Learn how to reformat ePUB Public Domain books by splitting HTML files to put in TOC divisions

View this thread on: d.buzz | hive.blog | peakd.com | ecency.com
·@rosatravels·
0.000 HBD
Learn how to reformat ePUB Public Domain books by splitting HTML files to put in TOC divisions
##  Contribution to the Open Source Project: Calibre 


![calibrehome2.jpg](https://cdn.utopian.io/posts/96427b29ffe7608a3019fbffa9f0d270abe8calibrehome2.jpg)

### Github Repository:

https://github.com/kovidgoyal/calibre


### Learn how to  use the Calibre software to **split HTML** files of public domain books to reformat & polish the ePUB book with correct divisions for TOC


#### What Will I Learn?

#### 5 Major Concepts: 

- Learn to find public domain books using the  Gutenberg (http://www.gutenberg.org/) site. There are over 57,000 free public domain ebooks for you to download so that you can read these books with your Calibre software or any eReader you might have.

- Some public domain books are thick and difficult to navigate inside the ePUB book because they are not properly formatted with TOC.   The HTMLs do not match according to new divisions of chapters so you are going to find the right HTML  location  to split up the chapter divisions.

- You are going to learn how to split the HTMLs into 2 sections to get the right location to create proper sections for your chapters.

- You are going to learn how Calibre generates the HTML code for the new split HTML to keep your book consistent in the formatting.  This is the magic of Calibre.  If you know HTML codes, like me, I can key them in, but even if you don't, you need to know what is happening in the editing screen as you make these changes.

-  You are going to learn how these divisions enable you to have the TOC generated with the .toc.ncx that I taught youin the last tutorial.
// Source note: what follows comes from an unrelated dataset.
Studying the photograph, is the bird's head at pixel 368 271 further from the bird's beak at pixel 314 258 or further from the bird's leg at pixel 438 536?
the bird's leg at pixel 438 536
- Finally, to have a better feel of each chapter division starting on the new page, manually put in the page break <br/> into the HTML section to make your ePUB book even more pleasurable in the reading.  


###  System  Requirements

1.  System Requirements:  Install **Calibre Software 3.23 (updated on May 4, 2018)**
2.  OS Support:  
- Windows (Vista, 7, 8 and 10)
- Linux (32-bit and 64-bit Intel
- Mac OS X (10.9 Mavericks and higher)

Read the Calibre page and download their software onto your computer. 
After download, click execute and start using this software following today's tutorial.
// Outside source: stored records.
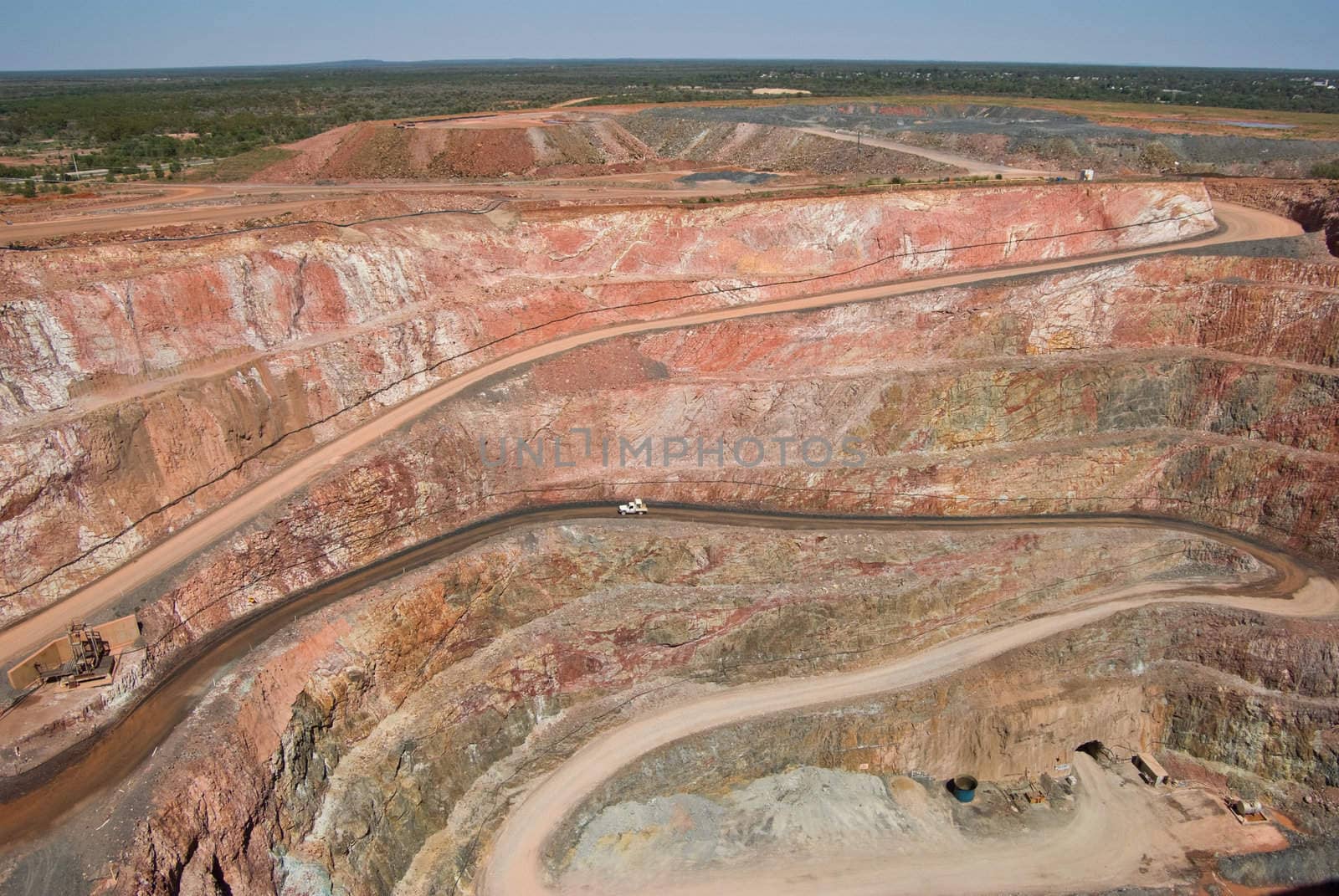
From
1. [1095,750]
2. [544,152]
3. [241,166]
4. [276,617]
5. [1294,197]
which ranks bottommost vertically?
[1095,750]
###  Resources about Calibre:
- Website:  https://calibre-ebook.com/
- Github Code Link:  https://github.com/kovidgoyal/calibre
- License:  GNU General Public License
- Translator Activity: https://www.transifex.com/calibre/calibre/
- 10 Years in Development since 2008
- Contributors to Calibre: The Launchpad, Transifex, fosshub.com and github.com services for providing bug, file, translation and code hosting for calibre.



### Difficulty

Intermediate  (It is helpful if you can know a little bit of HTML codes)

### Tutorial Requirements

- [Calibre Tutorial #2:  Turn a PDF eBook to ePub for Mobile Device](https://steemit.com/utopian-io/@rosatravels/use-calibre-software-turn-a-pdf-ebook-to-epub-for-mobile-device)
- [Caliber Tutorial #7:  Learn How To Create a .TOC.NCX for an ePUB](https://steemit.com/utopian-io/@rosatravels/learn-how-to-create-a-toc-ncx-for-an-epub-book-with-calibre)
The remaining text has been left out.